Airway management is frightening, especially if you don’t do it often.

Having a plan when we approach an airway is important. My plan involves:

  1. Maximising oxygenation with apnoea oxygenation
  2. Using the right drugs
  3. Performing epiglottoscopy, rather than looking for the cords
  4. Having a fallback plan. For me this means thinking about the 3 elements that I use ie., bag valve mask, laryngeal mask and endotracheal tube and knowing what to fall back on.

Situations can arise that may the airway difficult or impossible.  During the airway workshop, we usually pre-empt some of the potential difficult scenarios that may arise. Here are two of those cases.

CASE 1

A 30 year old male is brought in by ambulance with seizures. He has a known brain injury and is on multiple medications. Earlier in the morning he was seen in his room in the boarding house in which he lives.When checked on again, he was found to be having a tonic clonic seizure. When the ambulance arrives he is still seizing.

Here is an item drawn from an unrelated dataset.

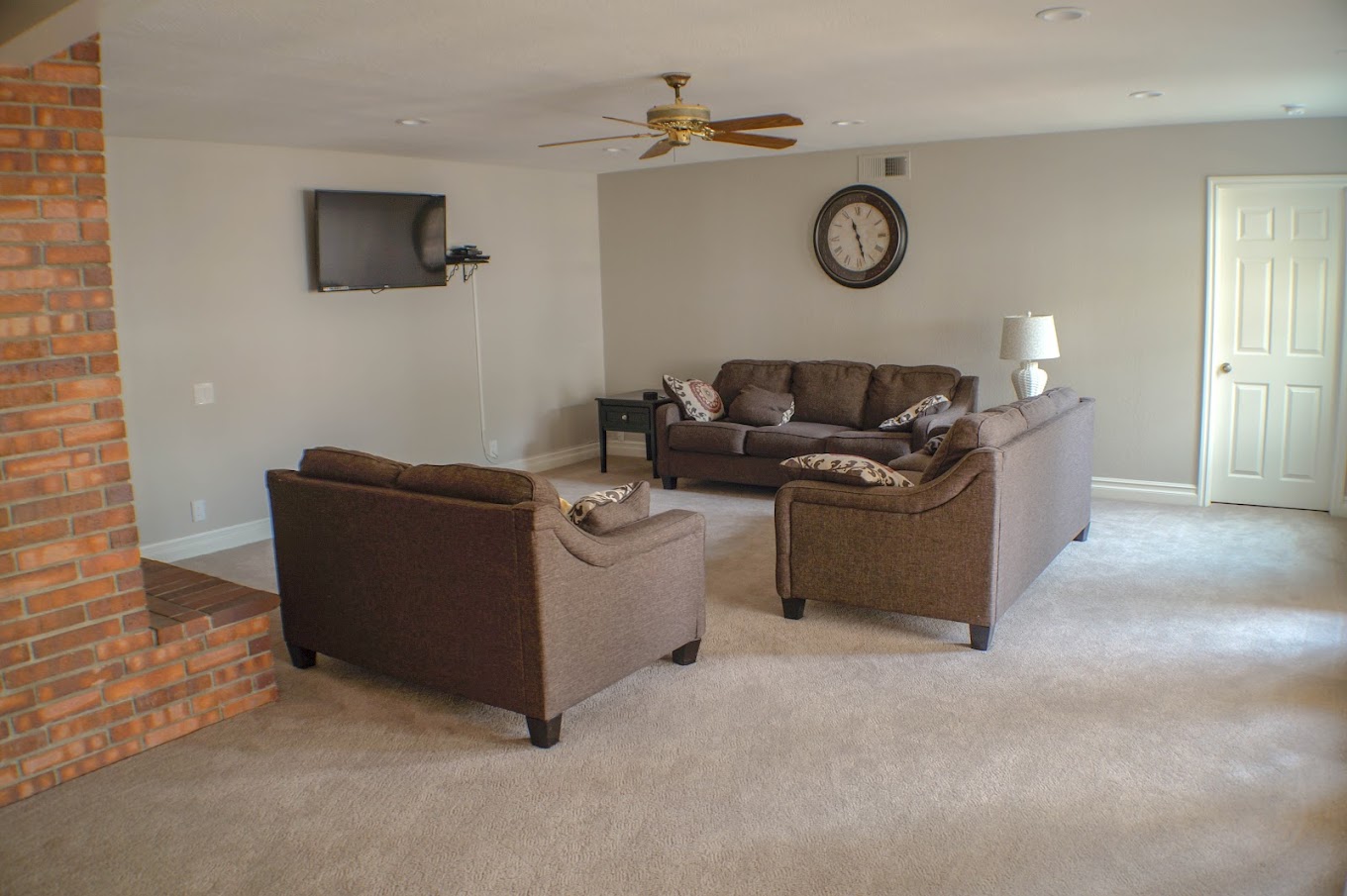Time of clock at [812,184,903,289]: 11:28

He gets treated with midazolam, initially 7mg and then a second dose of 7mg. On arrival to the emergency department, he is tachycardic, with eyes deviated to the left. The decision is made to intubate the patient.

Propofol and suxamethonium are used and approximately 45 seconds later, fasciculations occur and the patient has flaccid paralysis in the limbs. The bag valve mask is removed to intubate, however the mouth is clenched shut. There is masseter spasm.

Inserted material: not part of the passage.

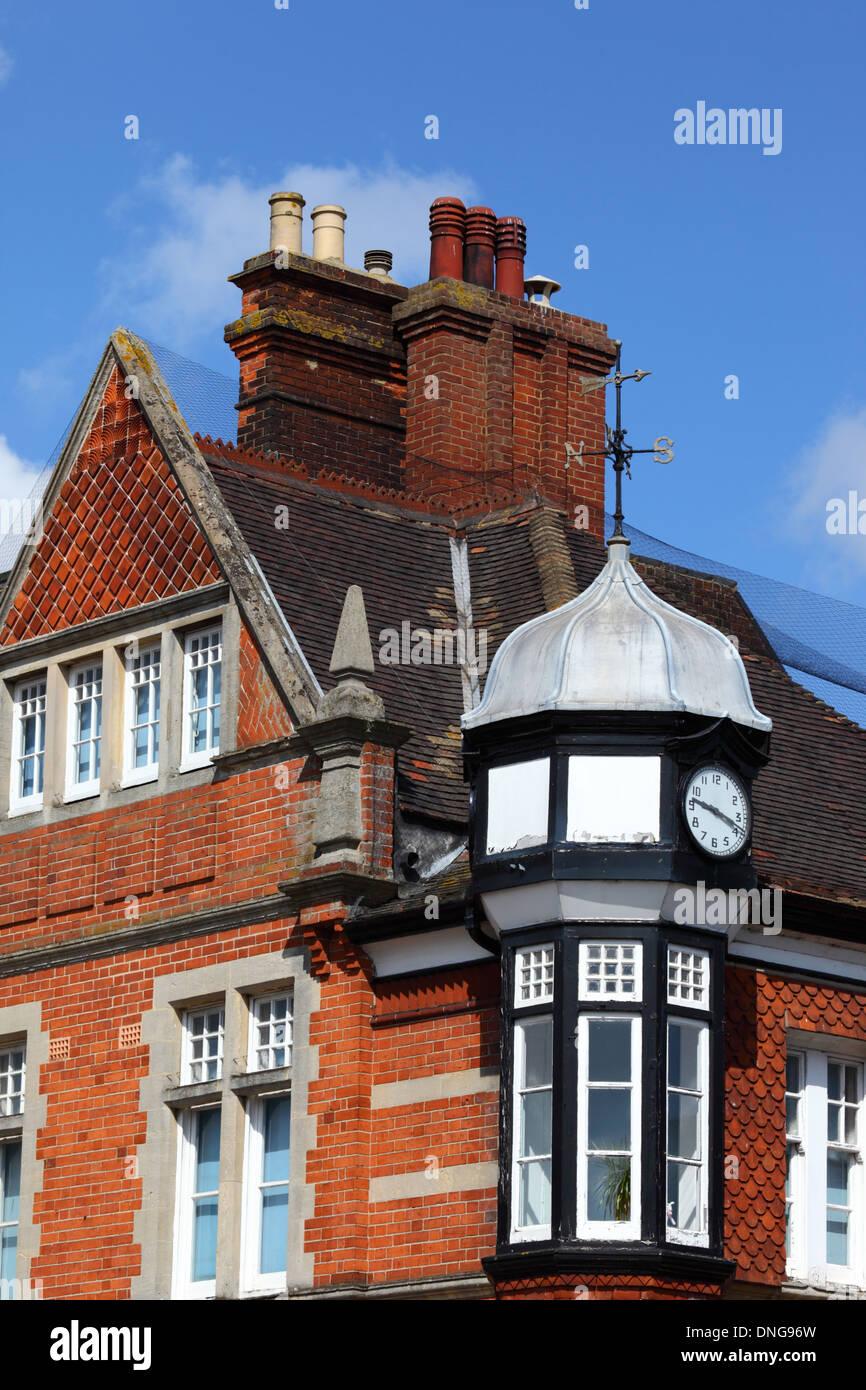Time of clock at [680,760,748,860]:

WHAT IS IT AND WHAT DO YOU DO?

Masseter spasm may be an early indicator of malignant hyperthermia. The other clinical signs are hyperpyrexia, increased ETCO2 and there may be generalised rigidity and rhabdomyolysis.

The treatment is Dantrolene 2.5mg/kg IV repeated 5-10 minutely, with no real maximum dose.

BUT WHAT ABOUT THE AIRWAY?

The options here are to see if ventilation is still possible with nasopharyngeal airway and bag valve mask, Otherwise a nasotracheal intubation can be attempted. If all else fails, a surgical airway may be needed.

CASE 2

A 43 year old male is brought into the department. He has been punched to the throat. He has a hoarse voice and stridor, but is in no distress. A CT is performed of his neck. There is an undisplayed laryngeal fracture and an obvious haematoma.

His breathing becomes laboured. He has a small amount of haemoptysis and he begins to desaturate. He needs a definitive airway.

WHAT DO YOU DO AND WHAT DON’T YOU DO?

Anything that is a blind intubation(such as nasal intubation) is dangerous as it may disrupt the haematoma.

Awake fiberoptic, purely because of railroading of the tube has resulted in laryngotracheal separation, is not advised.

Surgical or needle cricothyrotomy would be at the level of the haematoma and may worsen the situation, as would percutaneous tracheostomy.

WHAT MAY WORK?

A formal surgical tracheostomy, or rigid bronchoscopy under general anaesthesia.